- PROBLEM REQUIREMENTS -
Rewrite the listing below, changing every "What kind of chart" to "Which type of chart" and keeping everything else the same. Leave out the pictures.

- SUPPLIED MATERIAL -
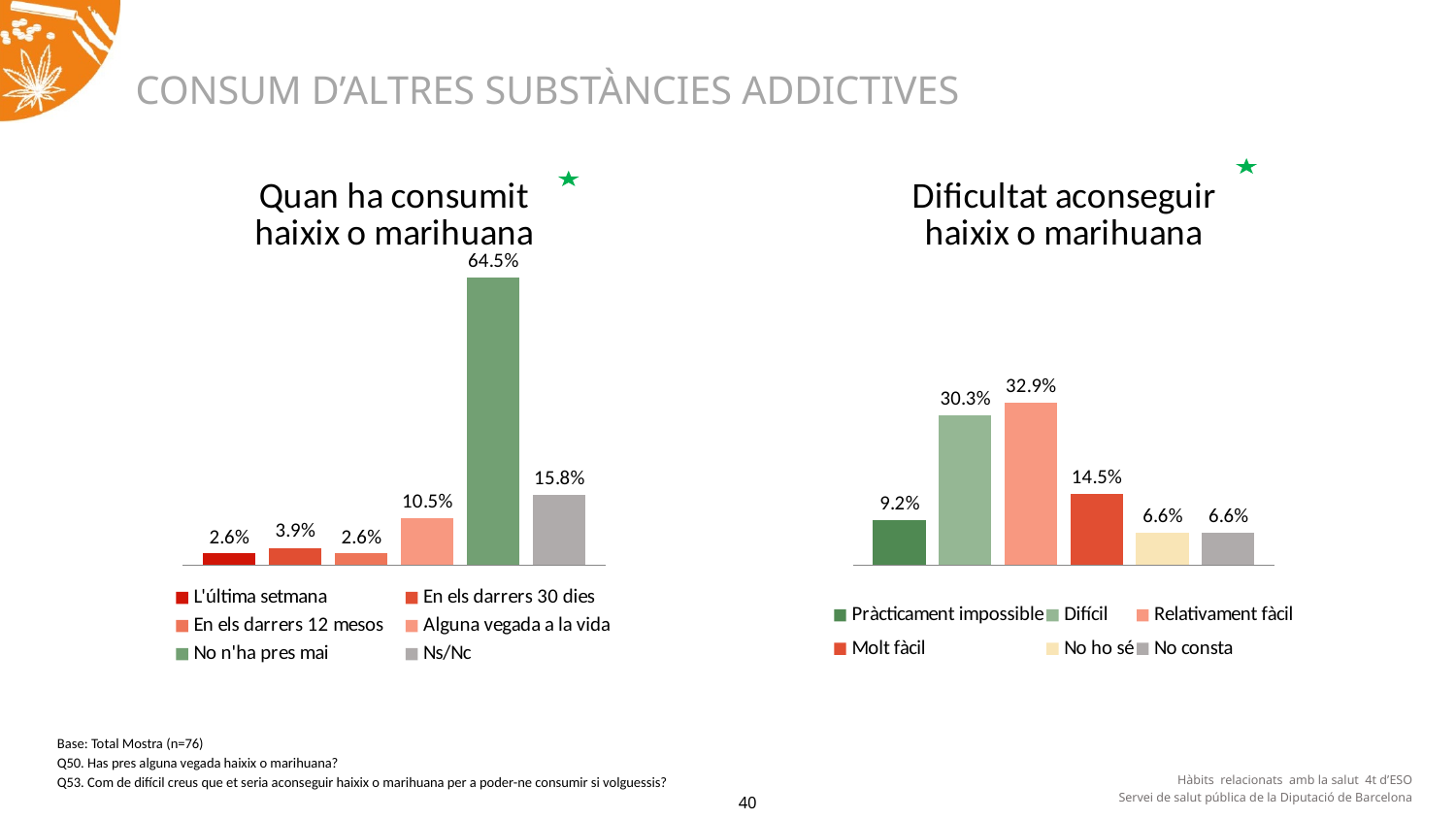
In the 'Dificultat aconseguir haixix o marihuana' chart, what is the value for 'No consta'? 6.6% In the 'Dificultat aconseguir haixix o marihuana' chart, what is the value for 'Relativament fàcil'? 32.9% In the 'Dificultat aconseguir haixix o marihuana' chart, which is larger: 'Difícil' or 'Molt fàcil'? Difícil In the 'Quan ha consumit haixix o marihuana' chart, what is the value for 'No n'ha pres mai'? 64.5% In the 'Dificultat aconseguir haixix o marihuana' chart, how many bars are plotted? 6 In the 'Quan ha consumit haixix o marihuana' chart, what is the difference between 'Ns/Nc' and 'Alguna vegada a la vida'? 5.3% In the 'Dificultat aconseguir haixix o marihuana' chart, what is the difference between 'Relativament fàcil' and 'Difícil'? 2.6% In the 'Quan ha consumit haixix o marihuana' chart, how many series does the legend list? 6 What kind of chart is 'Quan ha consumit haixix o marihuana'? Bar chart In the 'Dificultat aconseguir haixix o marihuana' chart, what is the value for 'Pràcticament impossible'? 9.2% In the 'Quan ha consumit haixix o marihuana' chart, what is the value for 'Alguna vegada a la vida'? 10.5% In the 'Quan ha consumit haixix o marihuana' chart, which category has the highest value? No n'ha pres mai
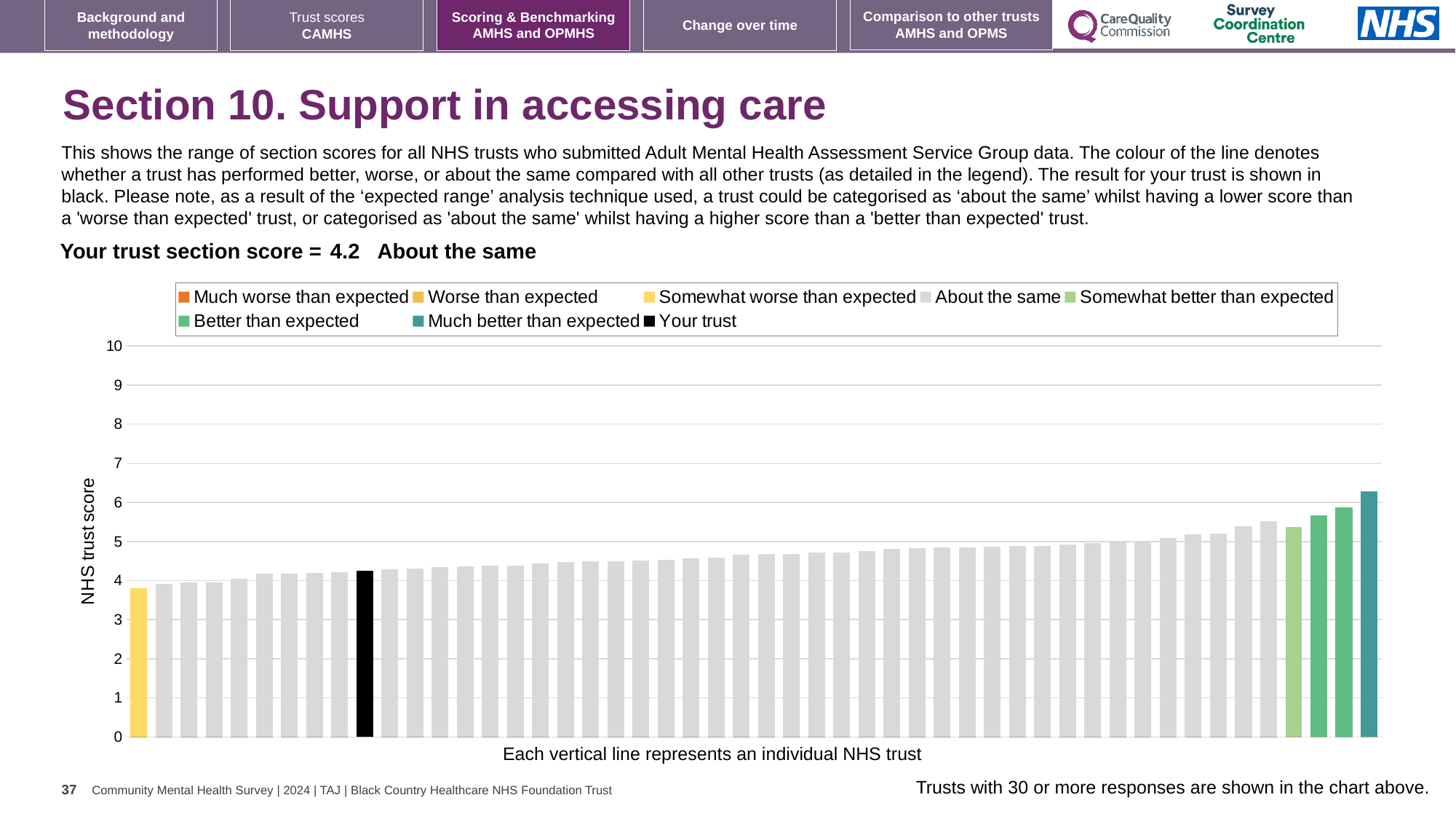
Is the value of the black 'Your trust' bar greater or less than 5? less How many bars are coloured as 'Better than expected'? 2 What is the label of the vertical axis? NHS trust score Which legend category is your trust placed in? About the same Which legend category does the tallest bar on the chart belong to? Much better than expected Is the value of the tallest bar on the chart greater or less than 6? greater What colour is the bar representing your trust? black What is the section score for your trust shown on the slide? 4.2 Do the bar values rise or fall from left to right along the x axis? rise Is the value of the shortest bar on the chart greater or less than 4? less What kind of chart is shown on the slide? bar chart How many entries does the chart legend list? 8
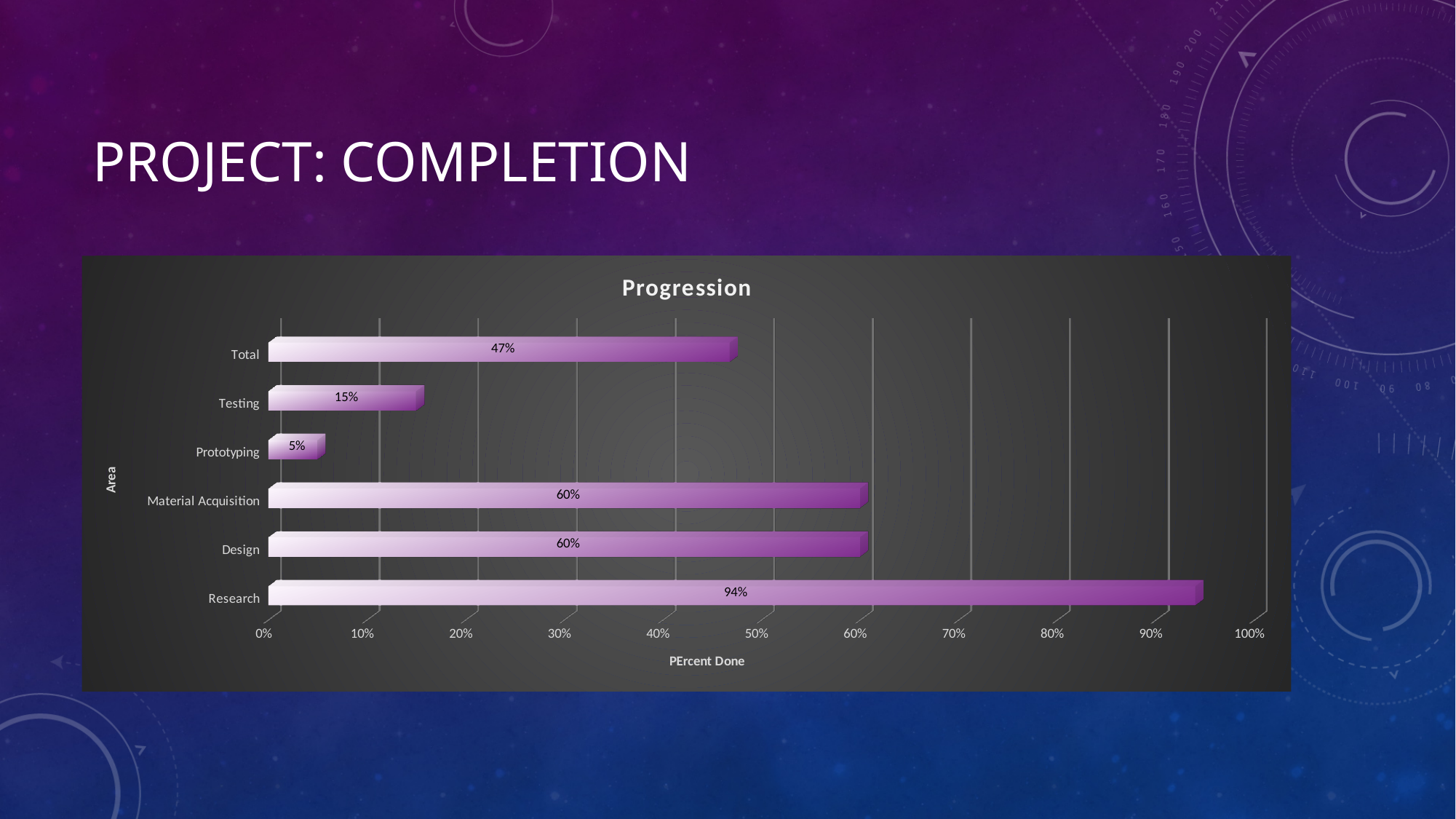
Which area has the lowest percent done? Prototyping What is the difference between the values for Testing and Prototyping? 10% What is the value for Total? 47% What kind of chart is shown on the slide? bar chart What is the value for Testing? 15% Is the value for Material Acquisition greater or less than 50%? greater What is the difference between the values for Research and Design? 34% Which area has the highest percent done? Research What is the value for Research? 94% Which is larger, the value for Total or the value for Testing? Total What is the title of the chart? Progression How many areas are shown in the chart? 6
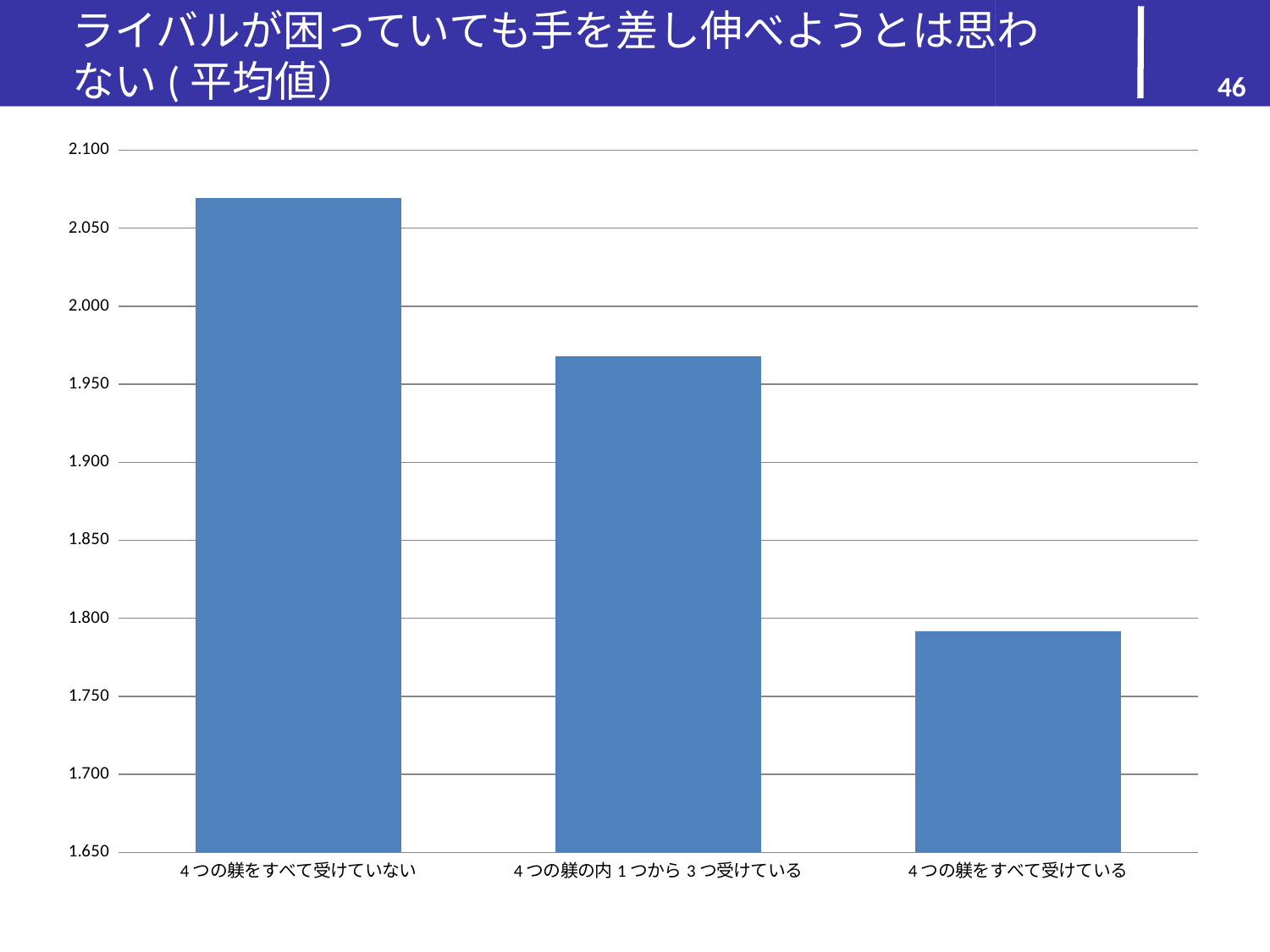
How many categories are plotted on the x axis? 3 Is the value for 4つの躾をすべて受けていない greater or less than 2.050? greater Is the value for 4つの躾の内1つから3つ受けている greater or less than 2.000? less Which category has the highest value? 4つの躾をすべて受けていない Is the value for 4つの躾をすべて受けている greater or less than 1.800? less Which is larger, the value for 4つの躾の内1つから3つ受けている or the value for 4つの躾をすべて受けている? 4つの躾の内1つから3つ受けている What kind of chart is shown on the slide? bar chart Which is larger, the value for 4つの躾をすべて受けていない or the value for 4つの躾の内1つから3つ受けている? 4つの躾をすべて受けていない Do the values rise or fall from left to right along the x axis? fall Which category has the lowest value? 4つの躾をすべて受けている What is the title of the slide containing the chart? ライバルが困っていても手を差し伸べようとは思わない(平均値)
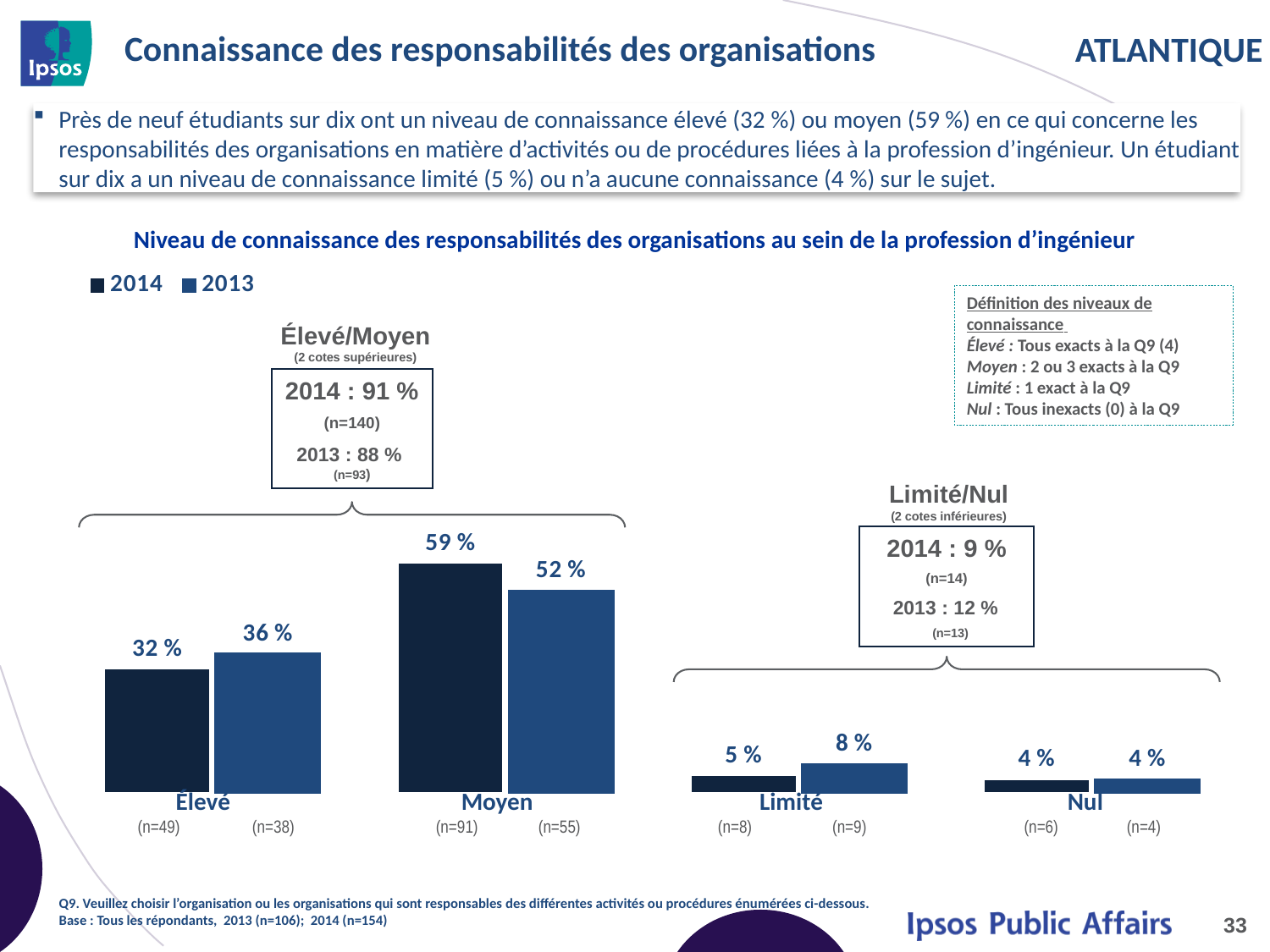
Which category has the highest 2014 value? Moyen Which series is shown in the darker navy colour? 2014 What kind of chart is shown on the slide? bar chart What is the 2013 value for Limité? 8 % How many series does the legend list? 2 What is the 2014 value for Moyen? 59 % How many categories are shown on the x axis? 4 Which is larger for Élevé, the 2014 value or the 2013 value? 2013 What is the 2013 value for Élevé? 36 % What is the combined Élevé/Moyen value for 2014 shown in the box above the chart? 91 % Which category has the lowest 2013 value? Nul What is the difference between the 2014 and 2013 values for Moyen? 7 %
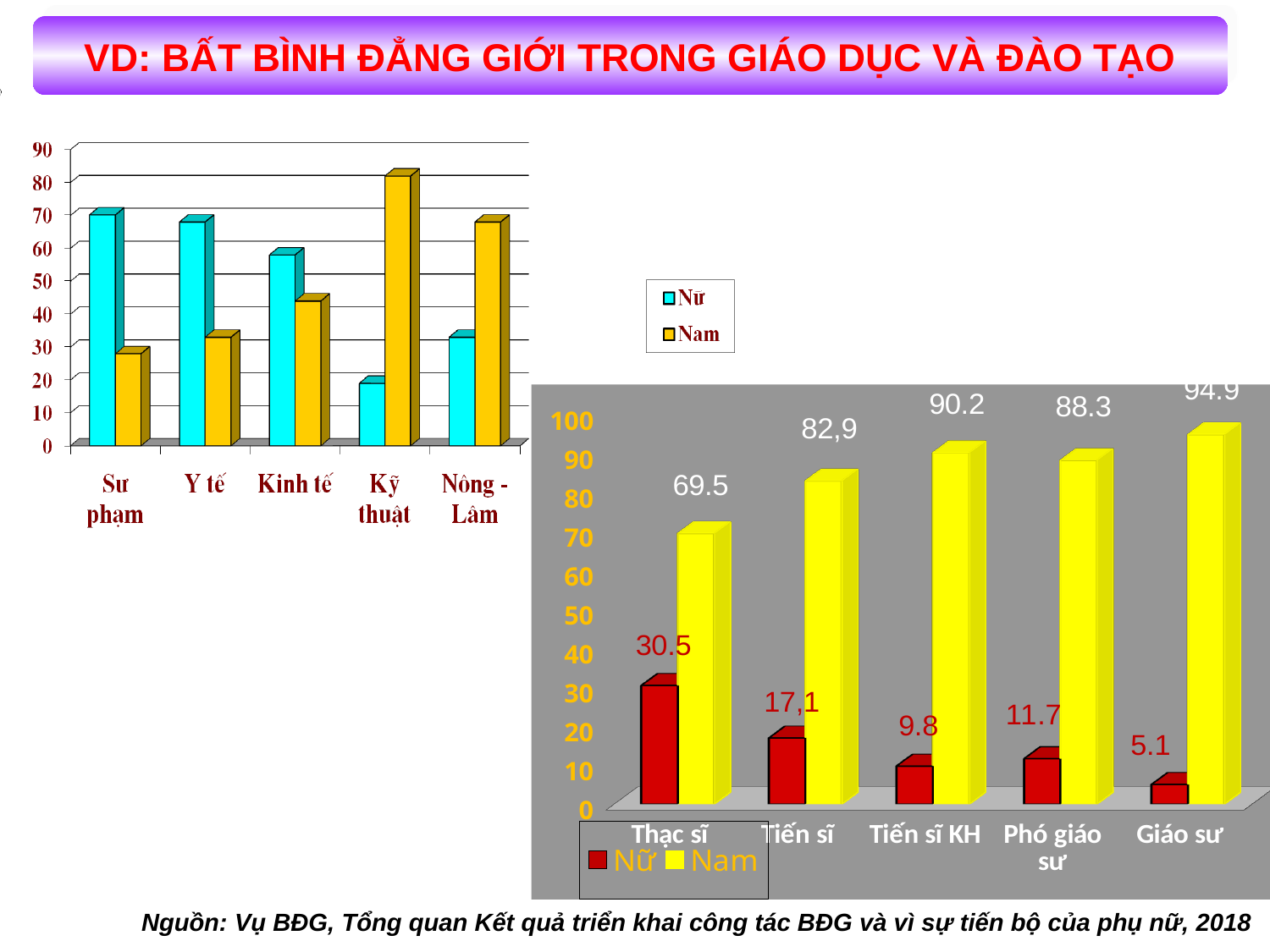
In the bottom-right chart, what is the Nam value for Giáo sư? 94.9 How many series does the legend of the top-left chart list? 2 What kind of chart is the top-left chart? Bar chart In the bottom-right chart, is the Nữ value for Thạc sĩ or for Tiến sĩ larger? Thạc sĩ In the bottom-right chart, what is the difference between the Nam and Nữ values for Phó giáo sư? 76.6 In the bottom-right chart, which category has the lowest Nữ value? Giáo sư In the bottom-right chart, what is the Nữ value for Tiến sĩ KH? 9.8 In the bottom-right chart, which category has the highest Nam value? Giáo sư In the top-left chart, is the Nam value for Kỹ thuật greater or less than 70? greater In the bottom-right chart, what is the Nữ value for Thạc sĩ? 30.5 In the top-left chart, is the Nữ value for Kỹ thuật greater or less than 30? less How many categories does the bottom-right chart show? 5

- PROBLEM SOLUTION -
In the 'Dificultat aconseguir haixix o marihuana' chart, what is the value for 'No consta'? 6.6% In the 'Dificultat aconseguir haixix o marihuana' chart, what is the value for 'Relativament fàcil'? 32.9% In the 'Dificultat aconseguir haixix o marihuana' chart, which is larger: 'Difícil' or 'Molt fàcil'? Difícil In the 'Quan ha consumit haixix o marihuana' chart, what is the value for 'No n'ha pres mai'? 64.5% In the 'Dificultat aconseguir haixix o marihuana' chart, how many bars are plotted? 6 In the 'Quan ha consumit haixix o marihuana' chart, what is the difference between 'Ns/Nc' and 'Alguna vegada a la vida'? 5.3% In the 'Dificultat aconseguir haixix o marihuana' chart, what is the difference between 'Relativament fàcil' and 'Difícil'? 2.6% In the 'Quan ha consumit haixix o marihuana' chart, how many series does the legend list? 6 Which type of chart is 'Quan ha consumit haixix o marihuana'? Bar chart In the 'Dificultat aconseguir haixix o marihuana' chart, what is the value for 'Pràcticament impossible'? 9.2% In the 'Quan ha consumit haixix o marihuana' chart, what is the value for 'Alguna vegada a la vida'? 10.5% In the 'Quan ha consumit haixix o marihuana' chart, which category has the highest value? No n'ha pres mai
Is the value of the black 'Your trust' bar greater or less than 5? less How many bars are coloured as 'Better than expected'? 2 What is the label of the vertical axis? NHS trust score Which legend category is your trust placed in? About the same Which legend category does the tallest bar on the chart belong to? Much better than expected Is the value of the tallest bar on the chart greater or less than 6? greater What colour is the bar representing your trust? black What is the section score for your trust shown on the slide? 4.2 Do the bar values rise or fall from left to right along the x axis? rise Is the value of the shortest bar on the chart greater or less than 4? less Which type of chart is shown on the slide? bar chart How many entries does the chart legend list? 8
Which area has the lowest percent done? Prototyping What is the difference between the values for Testing and Prototyping? 10% What is the value for Total? 47% Which type of chart is shown on the slide? bar chart What is the value for Testing? 15% Is the value for Material Acquisition greater or less than 50%? greater What is the difference between the values for Research and Design? 34% Which area has the highest percent done? Research What is the value for Research? 94% Which is larger, the value for Total or the value for Testing? Total What is the title of the chart? Progression How many areas are shown in the chart? 6
How many categories are plotted on the x axis? 3 Is the value for 4つの躾をすべて受けていない greater or less than 2.050? greater Is the value for 4つの躾の内1つから3つ受けている greater or less than 2.000? less Which category has the highest value? 4つの躾をすべて受けていない Is the value for 4つの躾をすべて受けている greater or less than 1.800? less Which is larger, the value for 4つの躾の内1つから3つ受けている or the value for 4つの躾をすべて受けている? 4つの躾の内1つから3つ受けている Which type of chart is shown on the slide? bar chart Which is larger, the value for 4つの躾をすべて受けていない or the value for 4つの躾の内1つから3つ受けている? 4つの躾をすべて受けていない Do the values rise or fall from left to right along the x axis? fall Which category has the lowest value? 4つの躾をすべて受けている What is the title of the slide containing the chart? ライバルが困っていても手を差し伸べようとは思わない(平均値)
Which category has the highest 2014 value? Moyen Which series is shown in the darker navy colour? 2014 Which type of chart is shown on the slide? bar chart What is the 2013 value for Limité? 8 % How many series does the legend list? 2 What is the 2014 value for Moyen? 59 % How many categories are shown on the x axis? 4 Which is larger for Élevé, the 2014 value or the 2013 value? 2013 What is the 2013 value for Élevé? 36 % What is the combined Élevé/Moyen value for 2014 shown in the box above the chart? 91 % Which category has the lowest 2013 value? Nul What is the difference between the 2014 and 2013 values for Moyen? 7 %
In the bottom-right chart, what is the Nam value for Giáo sư? 94.9 How many series does the legend of the top-left chart list? 2 Which type of chart is the top-left chart? Bar chart In the bottom-right chart, is the Nữ value for Thạc sĩ or for Tiến sĩ larger? Thạc sĩ In the bottom-right chart, what is the difference between the Nam and Nữ values for Phó giáo sư? 76.6 In the bottom-right chart, which category has the lowest Nữ value? Giáo sư In the bottom-right chart, what is the Nữ value for Tiến sĩ KH? 9.8 In the bottom-right chart, which category has the highest Nam value? Giáo sư In the top-left chart, is the Nam value for Kỹ thuật greater or less than 70? greater In the bottom-right chart, what is the Nữ value for Thạc sĩ? 30.5 In the top-left chart, is the Nữ value for Kỹ thuật greater or less than 30? less How many categories does the bottom-right chart show? 5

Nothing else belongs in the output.